The data —

....

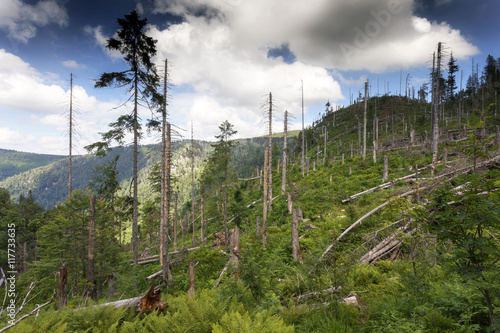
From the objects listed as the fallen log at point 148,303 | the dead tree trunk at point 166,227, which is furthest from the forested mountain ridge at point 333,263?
the dead tree trunk at point 166,227

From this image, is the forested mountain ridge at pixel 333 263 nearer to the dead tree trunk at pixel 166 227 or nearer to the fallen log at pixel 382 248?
the fallen log at pixel 382 248

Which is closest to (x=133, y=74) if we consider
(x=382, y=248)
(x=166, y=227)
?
(x=166, y=227)

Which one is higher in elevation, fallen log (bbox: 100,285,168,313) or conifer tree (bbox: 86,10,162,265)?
conifer tree (bbox: 86,10,162,265)

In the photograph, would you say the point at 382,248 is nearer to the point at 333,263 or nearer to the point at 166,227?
the point at 333,263

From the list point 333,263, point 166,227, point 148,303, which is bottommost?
point 166,227

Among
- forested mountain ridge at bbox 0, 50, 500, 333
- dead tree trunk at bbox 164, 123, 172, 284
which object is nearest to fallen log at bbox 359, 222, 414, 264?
forested mountain ridge at bbox 0, 50, 500, 333

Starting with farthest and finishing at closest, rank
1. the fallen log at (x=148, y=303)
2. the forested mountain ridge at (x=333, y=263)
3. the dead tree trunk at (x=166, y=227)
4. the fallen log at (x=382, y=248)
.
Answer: the dead tree trunk at (x=166, y=227) < the fallen log at (x=382, y=248) < the fallen log at (x=148, y=303) < the forested mountain ridge at (x=333, y=263)

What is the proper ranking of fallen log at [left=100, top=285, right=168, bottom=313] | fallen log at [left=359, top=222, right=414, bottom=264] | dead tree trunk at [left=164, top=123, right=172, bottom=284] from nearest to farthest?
fallen log at [left=100, top=285, right=168, bottom=313] < fallen log at [left=359, top=222, right=414, bottom=264] < dead tree trunk at [left=164, top=123, right=172, bottom=284]

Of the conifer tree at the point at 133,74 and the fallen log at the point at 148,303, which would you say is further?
the conifer tree at the point at 133,74

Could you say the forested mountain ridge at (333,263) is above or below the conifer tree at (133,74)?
below

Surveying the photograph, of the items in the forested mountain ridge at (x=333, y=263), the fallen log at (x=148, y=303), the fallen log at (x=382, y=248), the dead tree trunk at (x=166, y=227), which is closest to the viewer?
the forested mountain ridge at (x=333, y=263)

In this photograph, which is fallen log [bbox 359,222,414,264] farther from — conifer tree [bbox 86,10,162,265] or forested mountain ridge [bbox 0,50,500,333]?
conifer tree [bbox 86,10,162,265]

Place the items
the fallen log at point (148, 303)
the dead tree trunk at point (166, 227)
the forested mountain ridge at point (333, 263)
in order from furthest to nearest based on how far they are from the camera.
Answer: the dead tree trunk at point (166, 227), the fallen log at point (148, 303), the forested mountain ridge at point (333, 263)

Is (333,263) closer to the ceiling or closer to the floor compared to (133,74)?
closer to the floor
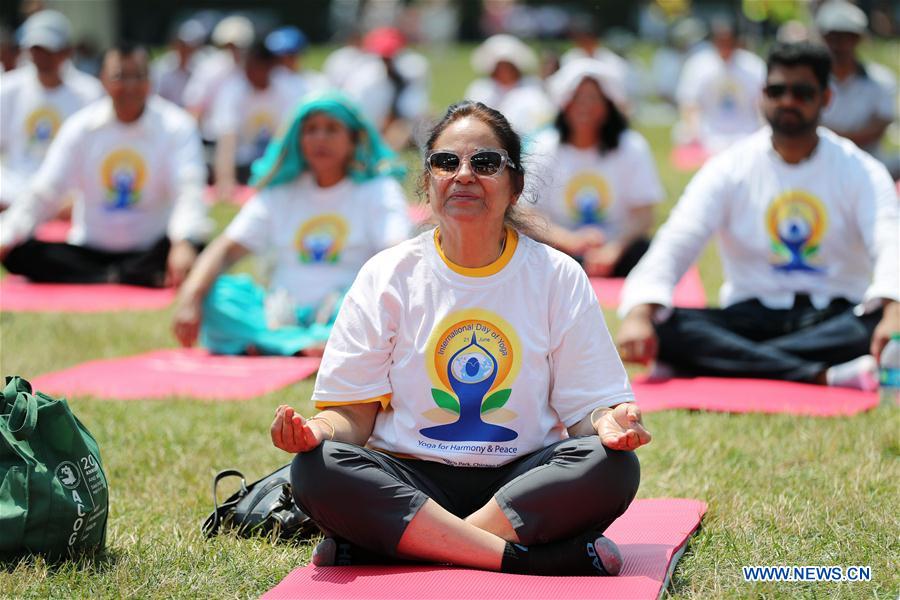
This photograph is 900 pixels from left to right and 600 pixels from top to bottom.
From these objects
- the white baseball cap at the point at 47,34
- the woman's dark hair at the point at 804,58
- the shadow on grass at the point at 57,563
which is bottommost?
the shadow on grass at the point at 57,563

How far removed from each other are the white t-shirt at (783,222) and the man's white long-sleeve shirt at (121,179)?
3513 millimetres

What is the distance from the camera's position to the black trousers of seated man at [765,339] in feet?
20.9

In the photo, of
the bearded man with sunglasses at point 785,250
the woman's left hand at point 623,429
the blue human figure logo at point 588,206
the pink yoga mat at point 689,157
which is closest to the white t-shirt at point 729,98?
the pink yoga mat at point 689,157

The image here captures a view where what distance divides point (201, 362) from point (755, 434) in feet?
9.95

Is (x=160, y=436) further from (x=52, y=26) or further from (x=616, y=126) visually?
(x=52, y=26)

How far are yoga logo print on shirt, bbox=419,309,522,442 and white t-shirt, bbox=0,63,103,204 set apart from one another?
27.4 ft

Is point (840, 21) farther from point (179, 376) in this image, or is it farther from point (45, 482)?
point (45, 482)

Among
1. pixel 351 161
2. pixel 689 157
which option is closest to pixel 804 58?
pixel 351 161

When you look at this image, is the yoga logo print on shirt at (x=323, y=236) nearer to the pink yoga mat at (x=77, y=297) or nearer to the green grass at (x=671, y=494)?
the green grass at (x=671, y=494)

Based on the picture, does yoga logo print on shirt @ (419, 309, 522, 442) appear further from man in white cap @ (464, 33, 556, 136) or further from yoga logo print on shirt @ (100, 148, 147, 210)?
man in white cap @ (464, 33, 556, 136)

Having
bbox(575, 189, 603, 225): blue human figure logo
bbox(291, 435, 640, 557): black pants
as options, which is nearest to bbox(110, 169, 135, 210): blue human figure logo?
bbox(575, 189, 603, 225): blue human figure logo

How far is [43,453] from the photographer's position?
380cm

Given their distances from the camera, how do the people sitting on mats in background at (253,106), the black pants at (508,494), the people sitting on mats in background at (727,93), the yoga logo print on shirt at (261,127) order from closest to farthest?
1. the black pants at (508,494)
2. the people sitting on mats in background at (253,106)
3. the yoga logo print on shirt at (261,127)
4. the people sitting on mats in background at (727,93)

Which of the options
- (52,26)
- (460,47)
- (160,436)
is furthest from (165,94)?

....

Written task — Give an exact reproduction of every line, leaving out any picture.

Solution for this task —
From the objects listed as the fallen log at point 148,303 | the dead tree trunk at point 166,227, which is furthest from the forested mountain ridge at point 333,263?
the dead tree trunk at point 166,227

From this image, is the forested mountain ridge at pixel 333 263 nearer to the dead tree trunk at pixel 166 227 or nearer to the fallen log at pixel 382 248?
the fallen log at pixel 382 248

Which is closest to (x=133, y=74) if we consider
(x=382, y=248)
(x=166, y=227)
?
(x=166, y=227)

Which one is higher in elevation, fallen log (bbox: 100,285,168,313) or conifer tree (bbox: 86,10,162,265)?
conifer tree (bbox: 86,10,162,265)

In the photograph, would you say the point at 382,248 is nearer to the point at 333,263 or nearer to the point at 166,227?
the point at 333,263

From the list point 333,263, point 166,227, point 148,303, which is bottommost?
point 166,227

Among
- forested mountain ridge at bbox 0, 50, 500, 333
- dead tree trunk at bbox 164, 123, 172, 284
which object is nearest to fallen log at bbox 359, 222, 414, 264?
forested mountain ridge at bbox 0, 50, 500, 333

Starting with farthest and finishing at closest, rank
1. the fallen log at (x=148, y=303)
2. the forested mountain ridge at (x=333, y=263)
3. the dead tree trunk at (x=166, y=227)
4. the fallen log at (x=382, y=248)
.
Answer: the dead tree trunk at (x=166, y=227) < the fallen log at (x=382, y=248) < the fallen log at (x=148, y=303) < the forested mountain ridge at (x=333, y=263)

What is the proper ranking of fallen log at [left=100, top=285, right=168, bottom=313] | fallen log at [left=359, top=222, right=414, bottom=264] | dead tree trunk at [left=164, top=123, right=172, bottom=284] from nearest to farthest?
fallen log at [left=100, top=285, right=168, bottom=313] < fallen log at [left=359, top=222, right=414, bottom=264] < dead tree trunk at [left=164, top=123, right=172, bottom=284]

Of the conifer tree at the point at 133,74 and the fallen log at the point at 148,303, which would you say is further?
the conifer tree at the point at 133,74

Could you say the forested mountain ridge at (333,263) is above or below the conifer tree at (133,74)?
below

Surveying the photograph, of the items in the forested mountain ridge at (x=333, y=263), the fallen log at (x=148, y=303), the fallen log at (x=382, y=248), the dead tree trunk at (x=166, y=227), which is closest to the viewer?
the forested mountain ridge at (x=333, y=263)

In this photograph, which is fallen log [bbox 359,222,414,264] farther from — conifer tree [bbox 86,10,162,265] or forested mountain ridge [bbox 0,50,500,333]?
conifer tree [bbox 86,10,162,265]

Place the items
the fallen log at point (148, 303)
the dead tree trunk at point (166, 227)
the forested mountain ridge at point (333, 263)
in order from furthest to nearest based on how far they are from the camera.
Answer: the dead tree trunk at point (166, 227), the fallen log at point (148, 303), the forested mountain ridge at point (333, 263)

Is (333,263) closer to the ceiling or closer to the floor compared to (133,74)?
closer to the floor
This photograph is 900 pixels from left to right and 600 pixels from top to bottom.
From these objects
- the white baseball cap at the point at 47,34
- the woman's dark hair at the point at 804,58
- the shadow on grass at the point at 57,563
which is bottommost?
the shadow on grass at the point at 57,563

How far removed from each other are the white t-shirt at (783,222) and the man's white long-sleeve shirt at (121,179)?
3513 millimetres

What is the distance from the camera's position to the black trousers of seated man at [765,339] in feet?
20.9

In the photo, of
the bearded man with sunglasses at point 785,250
the woman's left hand at point 623,429
the blue human figure logo at point 588,206
the pink yoga mat at point 689,157
which is closest to the white t-shirt at point 729,98?
the pink yoga mat at point 689,157

The image here captures a view where what distance divides point (201, 362) from point (755, 434) in feet?
9.95

Is (x=160, y=436) further from (x=52, y=26) or further from (x=616, y=126) visually?
(x=52, y=26)

How far are yoga logo print on shirt, bbox=419,309,522,442 and white t-shirt, bbox=0,63,103,204 set apart from one another?
27.4 ft

Is point (840, 21) farther from point (179, 376) in this image, or is it farther from point (45, 482)?
point (45, 482)

Among
1. pixel 351 161
2. pixel 689 157
which option is closest to pixel 804 58?
pixel 351 161

When you look at this image, is the yoga logo print on shirt at (x=323, y=236) nearer to the pink yoga mat at (x=77, y=297) or nearer to the green grass at (x=671, y=494)?
the green grass at (x=671, y=494)

Based on the picture, does yoga logo print on shirt @ (419, 309, 522, 442) appear further from man in white cap @ (464, 33, 556, 136) or further from yoga logo print on shirt @ (100, 148, 147, 210)?
man in white cap @ (464, 33, 556, 136)

Having
bbox(575, 189, 603, 225): blue human figure logo
bbox(291, 435, 640, 557): black pants
as options, which is nearest to bbox(110, 169, 135, 210): blue human figure logo?
bbox(575, 189, 603, 225): blue human figure logo

How far is [43,453] from the photographer's position?
380cm

Given their distances from the camera, how do the people sitting on mats in background at (253,106), the black pants at (508,494), the people sitting on mats in background at (727,93), the yoga logo print on shirt at (261,127) order from closest to farthest?
1. the black pants at (508,494)
2. the people sitting on mats in background at (253,106)
3. the yoga logo print on shirt at (261,127)
4. the people sitting on mats in background at (727,93)

Which of the options
- (52,26)
- (460,47)
- (160,436)
is furthest from (165,94)?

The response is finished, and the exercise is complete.